BEGIN Records for this task
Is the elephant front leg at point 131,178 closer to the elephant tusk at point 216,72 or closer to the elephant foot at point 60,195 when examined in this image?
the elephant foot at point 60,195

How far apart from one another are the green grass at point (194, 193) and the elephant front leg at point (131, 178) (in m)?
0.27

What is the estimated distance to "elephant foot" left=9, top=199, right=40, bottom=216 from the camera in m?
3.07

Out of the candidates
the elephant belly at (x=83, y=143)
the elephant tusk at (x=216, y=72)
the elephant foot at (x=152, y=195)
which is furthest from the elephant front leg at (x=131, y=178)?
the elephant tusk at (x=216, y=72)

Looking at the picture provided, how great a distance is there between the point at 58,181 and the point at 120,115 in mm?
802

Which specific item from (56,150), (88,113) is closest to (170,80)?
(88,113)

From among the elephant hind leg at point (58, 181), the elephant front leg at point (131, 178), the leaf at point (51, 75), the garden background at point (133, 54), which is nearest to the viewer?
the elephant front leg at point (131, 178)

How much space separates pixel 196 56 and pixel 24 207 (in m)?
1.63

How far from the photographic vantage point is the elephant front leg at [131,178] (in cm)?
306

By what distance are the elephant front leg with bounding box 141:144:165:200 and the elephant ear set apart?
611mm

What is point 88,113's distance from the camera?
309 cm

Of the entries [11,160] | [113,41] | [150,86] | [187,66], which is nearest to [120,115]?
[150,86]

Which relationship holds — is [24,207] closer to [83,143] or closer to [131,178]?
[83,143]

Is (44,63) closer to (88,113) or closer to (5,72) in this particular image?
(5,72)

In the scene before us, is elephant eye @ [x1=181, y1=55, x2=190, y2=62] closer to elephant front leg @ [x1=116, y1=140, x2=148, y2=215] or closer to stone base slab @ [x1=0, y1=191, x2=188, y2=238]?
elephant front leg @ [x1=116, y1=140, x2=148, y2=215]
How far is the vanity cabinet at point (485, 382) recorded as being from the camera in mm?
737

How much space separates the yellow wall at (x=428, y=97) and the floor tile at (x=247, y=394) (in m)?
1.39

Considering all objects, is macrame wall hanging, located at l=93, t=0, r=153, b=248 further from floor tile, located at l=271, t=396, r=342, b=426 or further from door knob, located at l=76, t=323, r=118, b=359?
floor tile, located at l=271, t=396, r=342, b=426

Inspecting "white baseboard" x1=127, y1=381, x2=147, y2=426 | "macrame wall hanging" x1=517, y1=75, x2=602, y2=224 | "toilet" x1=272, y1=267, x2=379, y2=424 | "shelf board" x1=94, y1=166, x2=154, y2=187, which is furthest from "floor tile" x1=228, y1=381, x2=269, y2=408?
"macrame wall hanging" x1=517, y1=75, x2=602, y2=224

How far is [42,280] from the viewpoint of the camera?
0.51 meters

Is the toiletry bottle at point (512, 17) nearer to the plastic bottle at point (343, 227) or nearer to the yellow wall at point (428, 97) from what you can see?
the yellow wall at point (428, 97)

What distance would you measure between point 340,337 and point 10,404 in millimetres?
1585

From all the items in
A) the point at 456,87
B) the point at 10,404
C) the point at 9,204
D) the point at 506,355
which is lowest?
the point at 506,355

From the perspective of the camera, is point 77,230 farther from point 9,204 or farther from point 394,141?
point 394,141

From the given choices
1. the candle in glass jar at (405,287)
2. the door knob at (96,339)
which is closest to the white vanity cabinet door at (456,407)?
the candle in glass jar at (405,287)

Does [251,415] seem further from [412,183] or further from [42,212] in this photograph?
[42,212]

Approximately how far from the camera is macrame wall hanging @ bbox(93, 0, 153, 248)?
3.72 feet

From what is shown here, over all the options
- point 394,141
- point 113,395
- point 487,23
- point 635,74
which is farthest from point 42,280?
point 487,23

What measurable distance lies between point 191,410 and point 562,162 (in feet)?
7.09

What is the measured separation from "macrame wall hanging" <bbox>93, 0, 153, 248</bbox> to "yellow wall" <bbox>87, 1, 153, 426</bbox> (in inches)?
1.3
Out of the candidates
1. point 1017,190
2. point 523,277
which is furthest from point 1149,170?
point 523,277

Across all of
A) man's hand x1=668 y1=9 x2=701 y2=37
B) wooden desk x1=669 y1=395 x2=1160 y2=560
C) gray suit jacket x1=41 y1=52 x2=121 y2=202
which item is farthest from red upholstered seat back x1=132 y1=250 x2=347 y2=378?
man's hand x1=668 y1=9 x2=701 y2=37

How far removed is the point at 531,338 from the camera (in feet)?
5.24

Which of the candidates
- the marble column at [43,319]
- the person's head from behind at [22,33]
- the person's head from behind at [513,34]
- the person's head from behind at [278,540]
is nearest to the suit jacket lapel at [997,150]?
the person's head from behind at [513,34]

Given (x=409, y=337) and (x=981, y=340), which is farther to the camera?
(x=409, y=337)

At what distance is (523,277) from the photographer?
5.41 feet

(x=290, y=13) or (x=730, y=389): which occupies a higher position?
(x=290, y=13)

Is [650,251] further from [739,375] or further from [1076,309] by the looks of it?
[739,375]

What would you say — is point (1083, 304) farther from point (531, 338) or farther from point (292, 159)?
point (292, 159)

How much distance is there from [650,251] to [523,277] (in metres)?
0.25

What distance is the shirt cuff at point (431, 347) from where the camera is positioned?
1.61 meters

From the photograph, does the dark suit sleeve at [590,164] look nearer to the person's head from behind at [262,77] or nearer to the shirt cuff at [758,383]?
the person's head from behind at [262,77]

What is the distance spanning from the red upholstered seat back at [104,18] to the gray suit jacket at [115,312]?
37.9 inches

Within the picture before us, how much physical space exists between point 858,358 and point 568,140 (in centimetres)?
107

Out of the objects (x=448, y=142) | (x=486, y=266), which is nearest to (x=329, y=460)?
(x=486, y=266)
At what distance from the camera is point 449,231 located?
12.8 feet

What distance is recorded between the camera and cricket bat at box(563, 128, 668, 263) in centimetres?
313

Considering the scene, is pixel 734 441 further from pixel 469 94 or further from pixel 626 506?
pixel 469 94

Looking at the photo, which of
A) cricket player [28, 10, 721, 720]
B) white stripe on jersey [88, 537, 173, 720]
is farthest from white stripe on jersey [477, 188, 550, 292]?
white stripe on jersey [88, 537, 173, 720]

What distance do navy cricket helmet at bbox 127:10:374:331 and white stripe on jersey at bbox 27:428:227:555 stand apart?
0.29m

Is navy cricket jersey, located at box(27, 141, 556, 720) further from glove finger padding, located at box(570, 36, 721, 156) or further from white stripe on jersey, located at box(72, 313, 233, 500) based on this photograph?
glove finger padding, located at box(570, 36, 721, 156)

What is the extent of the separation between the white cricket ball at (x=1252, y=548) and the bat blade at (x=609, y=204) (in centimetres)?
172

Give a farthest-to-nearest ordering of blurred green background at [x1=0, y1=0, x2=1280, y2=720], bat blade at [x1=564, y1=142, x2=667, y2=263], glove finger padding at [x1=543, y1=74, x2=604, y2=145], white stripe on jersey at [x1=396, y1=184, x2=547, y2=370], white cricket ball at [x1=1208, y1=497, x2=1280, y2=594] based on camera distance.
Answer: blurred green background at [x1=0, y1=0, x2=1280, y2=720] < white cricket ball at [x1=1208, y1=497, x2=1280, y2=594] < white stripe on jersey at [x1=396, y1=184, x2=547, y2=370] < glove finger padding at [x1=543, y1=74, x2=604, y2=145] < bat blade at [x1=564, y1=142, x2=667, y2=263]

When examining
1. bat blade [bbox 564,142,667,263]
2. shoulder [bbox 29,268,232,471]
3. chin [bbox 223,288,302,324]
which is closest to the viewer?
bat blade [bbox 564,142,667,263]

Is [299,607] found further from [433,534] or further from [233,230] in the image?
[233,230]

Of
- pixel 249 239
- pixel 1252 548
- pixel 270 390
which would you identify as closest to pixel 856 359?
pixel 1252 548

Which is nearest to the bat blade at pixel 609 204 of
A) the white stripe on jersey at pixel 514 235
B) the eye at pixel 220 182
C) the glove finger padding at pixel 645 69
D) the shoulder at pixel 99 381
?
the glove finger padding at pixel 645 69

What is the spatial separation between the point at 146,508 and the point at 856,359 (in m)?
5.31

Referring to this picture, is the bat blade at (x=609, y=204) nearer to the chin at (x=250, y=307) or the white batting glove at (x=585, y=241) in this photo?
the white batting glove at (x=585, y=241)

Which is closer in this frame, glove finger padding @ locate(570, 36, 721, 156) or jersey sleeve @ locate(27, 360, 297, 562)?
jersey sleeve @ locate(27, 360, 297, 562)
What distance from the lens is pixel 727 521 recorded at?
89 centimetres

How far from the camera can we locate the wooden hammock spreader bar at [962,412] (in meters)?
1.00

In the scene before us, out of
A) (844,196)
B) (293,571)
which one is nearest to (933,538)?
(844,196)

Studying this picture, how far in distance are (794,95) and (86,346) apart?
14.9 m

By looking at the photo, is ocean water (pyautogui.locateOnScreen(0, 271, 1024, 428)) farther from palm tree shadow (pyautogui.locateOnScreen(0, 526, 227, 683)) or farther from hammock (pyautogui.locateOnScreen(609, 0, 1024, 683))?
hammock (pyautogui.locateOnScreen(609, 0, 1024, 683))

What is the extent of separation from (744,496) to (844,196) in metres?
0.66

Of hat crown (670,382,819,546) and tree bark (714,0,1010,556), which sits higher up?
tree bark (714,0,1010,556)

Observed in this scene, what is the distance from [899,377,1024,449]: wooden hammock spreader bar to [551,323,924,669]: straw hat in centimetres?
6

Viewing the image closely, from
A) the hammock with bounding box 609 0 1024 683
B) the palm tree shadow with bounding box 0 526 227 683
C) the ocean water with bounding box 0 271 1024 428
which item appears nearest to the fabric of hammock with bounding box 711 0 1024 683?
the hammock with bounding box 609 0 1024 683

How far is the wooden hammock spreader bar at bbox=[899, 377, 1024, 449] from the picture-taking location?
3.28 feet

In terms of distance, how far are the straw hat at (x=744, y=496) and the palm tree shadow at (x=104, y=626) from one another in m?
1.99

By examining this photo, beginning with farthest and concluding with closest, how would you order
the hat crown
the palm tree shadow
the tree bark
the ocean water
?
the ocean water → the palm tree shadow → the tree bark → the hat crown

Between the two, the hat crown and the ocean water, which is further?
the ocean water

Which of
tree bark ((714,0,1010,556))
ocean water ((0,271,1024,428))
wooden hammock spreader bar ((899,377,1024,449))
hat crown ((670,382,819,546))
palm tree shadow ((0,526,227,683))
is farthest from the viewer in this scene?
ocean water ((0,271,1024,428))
END Records for this task
*What you have to do*:
Extract the lines above from the one containing "How far is the wooden" to the last line, both included, exactly as written.

*Answer to the exercise*:
How far is the wooden hammock spreader bar at bbox=[899, 377, 1024, 449] from the picture-taking location?
3.28 feet

In terms of distance, how far are the straw hat at (x=744, y=496) and the palm tree shadow at (x=104, y=626) from one another in m?
1.99

By examining this photo, beginning with farthest and concluding with closest, how would you order
the hat crown
the palm tree shadow
the tree bark
the ocean water
?
the ocean water → the palm tree shadow → the tree bark → the hat crown

Between the two, the hat crown and the ocean water, which is further?
the ocean water

Which of
tree bark ((714,0,1010,556))
ocean water ((0,271,1024,428))
wooden hammock spreader bar ((899,377,1024,449))
hat crown ((670,382,819,546))
palm tree shadow ((0,526,227,683))
is farthest from the viewer in this scene?
ocean water ((0,271,1024,428))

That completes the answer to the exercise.